| TASK DESCRIPTION |
Please pick up the Mark Goodier passage below where it stops and continue it. The rows that follow it are not part of it.

Mark Goodier (born 9 June 1961) is a British radio disc jockey best known for his time on BBC Radio 1 between 1987 and 2002. He had two spells presenting the station's Top 40 singles chart, from 1990 to 1992 and from 1995 until 2002. He also had a stint on Radio 1 Breakfast during 1993. He currently presents the mid-morning show between 10am and 1pm on Greatest Hits Radio.

Goodier has also presented shows on BBC Radio 2, Classic FM, Smooth Radio and Real Radio, and appeared on BBC television as a recurring presenter of Top of the Pops between 1988 and 1996.

Goodier currently presents a morning show on Greatest Hits Radio England at 10am – 1pm (Mon - Fri) and specialist programmes The Smash Hits Chart Show (Sundays 5pm - 7pm) on Greatest Hits Radio England and Scotland.  From 30 March 2020, Mark's morning show is simulcasted across England and Scotland from 10am - 1pm. On 17 January 2023, Goodier announced that he will be replaced on weekday mornings by Ken Bruce, who is joining the station from BBC Radio 2. Bruce announced his departure from Radio 2 on the same day. Goodier will move to weekend mornings in April, replacing Pat Sharp who has left the station.

| ENTRIES |
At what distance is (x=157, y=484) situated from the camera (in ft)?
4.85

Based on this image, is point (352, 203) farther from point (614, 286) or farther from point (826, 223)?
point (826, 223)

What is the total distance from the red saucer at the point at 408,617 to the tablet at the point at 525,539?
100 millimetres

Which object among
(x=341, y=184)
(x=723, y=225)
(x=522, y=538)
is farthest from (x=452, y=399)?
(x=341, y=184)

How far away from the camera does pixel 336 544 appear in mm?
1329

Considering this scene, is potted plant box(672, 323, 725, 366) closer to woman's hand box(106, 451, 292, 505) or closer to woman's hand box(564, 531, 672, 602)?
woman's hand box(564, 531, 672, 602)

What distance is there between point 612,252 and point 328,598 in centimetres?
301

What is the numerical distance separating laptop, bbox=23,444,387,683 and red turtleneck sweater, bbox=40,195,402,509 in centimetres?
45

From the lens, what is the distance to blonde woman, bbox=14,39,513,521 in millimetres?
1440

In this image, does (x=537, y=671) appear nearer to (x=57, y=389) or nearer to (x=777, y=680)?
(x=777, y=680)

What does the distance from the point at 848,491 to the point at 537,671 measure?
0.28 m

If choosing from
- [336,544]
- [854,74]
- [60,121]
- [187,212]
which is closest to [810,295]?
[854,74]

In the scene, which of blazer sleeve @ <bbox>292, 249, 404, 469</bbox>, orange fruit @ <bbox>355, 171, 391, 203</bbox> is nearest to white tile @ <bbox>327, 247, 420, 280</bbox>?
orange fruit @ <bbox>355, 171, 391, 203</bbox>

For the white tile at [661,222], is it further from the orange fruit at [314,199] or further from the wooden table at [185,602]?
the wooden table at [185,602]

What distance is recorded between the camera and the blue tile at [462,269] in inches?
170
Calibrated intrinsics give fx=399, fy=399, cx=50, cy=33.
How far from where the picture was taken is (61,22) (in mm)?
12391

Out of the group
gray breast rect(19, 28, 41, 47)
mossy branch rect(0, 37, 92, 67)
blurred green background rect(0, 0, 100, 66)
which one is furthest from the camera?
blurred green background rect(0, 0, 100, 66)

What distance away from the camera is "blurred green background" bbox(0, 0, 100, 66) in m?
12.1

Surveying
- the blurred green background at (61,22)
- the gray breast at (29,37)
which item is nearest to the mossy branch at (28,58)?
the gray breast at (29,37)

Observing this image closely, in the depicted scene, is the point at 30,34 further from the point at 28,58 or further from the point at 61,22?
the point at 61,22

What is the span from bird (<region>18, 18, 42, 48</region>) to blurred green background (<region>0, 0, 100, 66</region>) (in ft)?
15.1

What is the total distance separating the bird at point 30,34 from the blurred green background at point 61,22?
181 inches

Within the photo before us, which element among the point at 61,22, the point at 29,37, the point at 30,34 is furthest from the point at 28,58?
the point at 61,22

| OUTPUT OF THE TASK |
Early life and career
Goodier was born in Salisbury, Southern Rhodesia. His family moved to Llanfairfechan, Wales shortly after he was born, eventually settling in Edinburgh, Scotland, when he was 8 years old. He was educated at George Heriot's School, in Edinburgh. He became a mobile DJ in Edinburgh and then joined a local Free Radio Station (Telstar) where his radio career began. Afterwards he went on to join the local stations Radio Forth and Radio Tay at the age of 19 taking over the Radio Tay Breakfast Beat from Gerry Quinn  After progressing through several jobs at stations in Scotland including Radio Clyde in Glasgow and at Metro Radio in the North East of England, he joined BBC Radio 1 in 1987, beginning a 15-year stint with the station, beginning with a two-hour Saturday night show.

BBC Radio 1
Goodier co-presented Radio 1's Weekend Breakfast Show (with Liz Kershaw and Sybil Ruscoe (Kershaw's stand-in), and he quickly progressed to a drivetime slot. He created The Evening Session and hosted it between 1990 and 1993. During this period, he also presented the UK Top 40 chart countdown on Sunday evenings and was also an established host on Top of the Pops, along with several of his BBC Radio 1 colleagues.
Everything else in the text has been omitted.